Okunacak bölüm:
# # # # # # #
5.1 C
Almanya
Cuma, Nisan 19, 2024

Kadınlar sokakta olacak

Müftülere resmi nikah yetkisi vermeyi öngören Nüfus Hizmetleri Kanunu’nda değişiklik yasa tasarısı 2 Ekim’de Meclis’e gelecek. “Müftülük yasası”ndan ayrı olarak, içinde kadınlara yönelik pek çok tehdit barındıran başka bir yasa tasarısı ise Mağdur Hakları Yasa Tasarısı. Ankara Kadın Platformu, bir basın toplantısı düzenleyerek bu iki yasa tasarısının içeriğini ve kadınların tasarılara neden karşı olduğunu anlattı. “Bu yasalar böyle geçmez” diyen Ankara Kadın Platformu, 1-2 Ekim’de kadınların tasarıya karşı sokağa çıkacağını duyurdu.

“Kadınların hiçbir sorununa çözüm olmayacak”
# # # # # # #
Alıştırmalar:
A: Yasa tasarıları haberinde "Kadınlar sokakta olacak" ifadesiyle başlayıp "sokağa çıkacağını duyurdu." ifadesiyle biten kısmı harfi harfine yeniden yazar mısınız?
B: Yasa tasarıları haberine göre şu soruları yanıtlar mısınız?
(i) Nüfus Hizmetleri Kanunu'nda değişiklik yasa tasarısı Meclis'e hangi tarihte gelecek?
(ii) Basın toplantısını hangi platform düzenledi?
(iii) Kadınlar hangi tarihlerde tasarıya karşı sokağa çıkacak?
C: Yasa tasarıları haberini kaldığı yerden sürdürür müsünüz?

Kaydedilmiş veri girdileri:
# # # # # # #
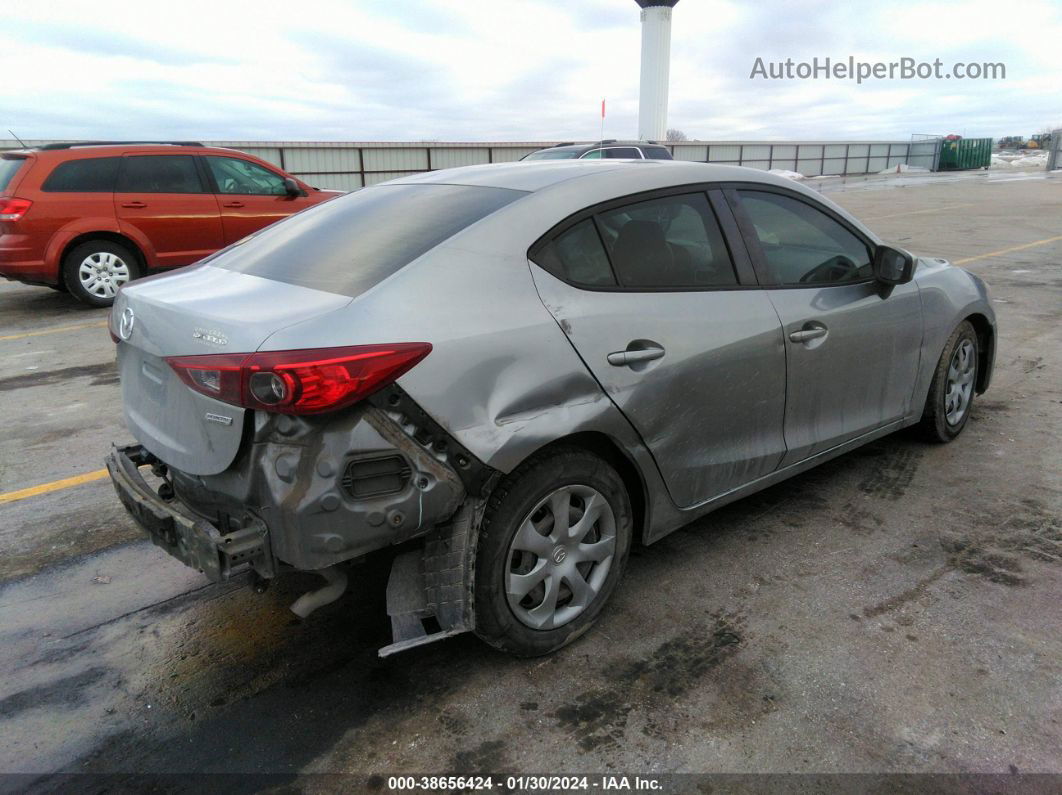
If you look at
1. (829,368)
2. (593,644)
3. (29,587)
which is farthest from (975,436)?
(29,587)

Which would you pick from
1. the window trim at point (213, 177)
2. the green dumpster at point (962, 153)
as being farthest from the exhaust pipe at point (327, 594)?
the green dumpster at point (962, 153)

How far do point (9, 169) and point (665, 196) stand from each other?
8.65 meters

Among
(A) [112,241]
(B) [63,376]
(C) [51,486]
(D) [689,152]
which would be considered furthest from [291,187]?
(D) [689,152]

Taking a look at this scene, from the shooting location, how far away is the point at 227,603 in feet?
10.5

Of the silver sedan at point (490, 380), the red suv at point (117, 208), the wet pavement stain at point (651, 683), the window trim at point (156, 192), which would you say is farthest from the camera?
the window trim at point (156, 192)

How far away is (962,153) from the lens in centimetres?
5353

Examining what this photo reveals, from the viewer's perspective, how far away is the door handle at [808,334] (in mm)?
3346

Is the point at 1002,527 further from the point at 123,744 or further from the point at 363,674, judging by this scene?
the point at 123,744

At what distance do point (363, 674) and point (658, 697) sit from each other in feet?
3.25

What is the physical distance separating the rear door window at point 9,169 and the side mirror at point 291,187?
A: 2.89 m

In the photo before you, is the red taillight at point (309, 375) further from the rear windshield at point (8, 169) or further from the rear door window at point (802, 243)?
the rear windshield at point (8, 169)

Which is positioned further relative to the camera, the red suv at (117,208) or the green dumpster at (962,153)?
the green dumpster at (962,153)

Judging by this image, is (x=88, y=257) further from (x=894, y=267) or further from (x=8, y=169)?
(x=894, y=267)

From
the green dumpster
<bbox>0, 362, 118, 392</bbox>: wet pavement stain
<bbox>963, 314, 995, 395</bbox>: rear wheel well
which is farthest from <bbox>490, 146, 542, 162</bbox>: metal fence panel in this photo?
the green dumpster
# # # # # # #
Cevaplar aşağıda:
A:
Kadınlar sokakta olacak

Müftülere resmi nikah yetkisi vermeyi öngören Nüfus Hizmetleri Kanunu’nda değişiklik yasa tasarısı 2 Ekim’de Meclis’e gelecek. “Müftülük yasası”ndan ayrı olarak, içinde kadınlara yönelik pek çok tehdit barındıran başka bir yasa tasarısı ise Mağdur Hakları Yasa Tasarısı. Ankara Kadın Platformu, bir basın toplantısı düzenleyerek bu iki yasa tasarısının içeriğini ve kadınların tasarılara neden karşı olduğunu anlattı. “Bu yasalar böyle geçmez” diyen Ankara Kadın Platformu, 1-2 Ekim’de kadınların tasarıya karşı sokağa çıkacağını duyurdu.

B:
(i) 2 Ekim'de.
(ii) Ankara Kadın Platformu.
(iii) 1-2 Ekim'de.

C:
Kadınlar, tasarının AKP’nin iddia ettiğinin aksine kadınların hiçbir sorununa çözüm olmayacağını şu ifadelerle anlattı: “Müftülere verilen nikah kıyma yetkisinin %40 oranlara ulaşan ensest vakalarına, çok eşli evliliklere, kadına yönelik şiddet sonrası elini kolunu sallayarak gezen zanlılara karşı hiçbir çözüm olmayacağı aksine mevcut baskı ve istismarı arttıracağı bizler açısından çok nettir. Bu düzenlemeler bir ihtiyaca cevap vermediği gibi, inancı, düşüncesi mevkisi ne olursa olsun kadınların mevcut hiçbir sorununa da çözüm olmayacaktır. Düzenlemenin vaat ettiği daha güvencesiz, daha yoksul ve daha az özerk kadınlardır.”

1 Ekim’de Sakarya Medyanı, 2 Ekim’de Meclis

“Bize sorulmadan yapılan, ihtiyaçlarımızı taleplerimizi ve mücadelemizi görmezden gelen yasa tasarılarını kabul etmiyoruz. 1 ve 2 Ekim’de sokaklarda olacağız” diyen kadınlar, 1 Ekim saat 15.00’da Sakarya Meydanı’nda, 2 Ekim’de ise saat 10.00’da Meclis önünde olacaklarını ve hayatlarına sahip çıkacaklarını duyurdular. Tasarının Meclis’ten geçmesini engellemek için, tüm kadınları bir arada olmaya ve ses çıkarmaya davet ettiler.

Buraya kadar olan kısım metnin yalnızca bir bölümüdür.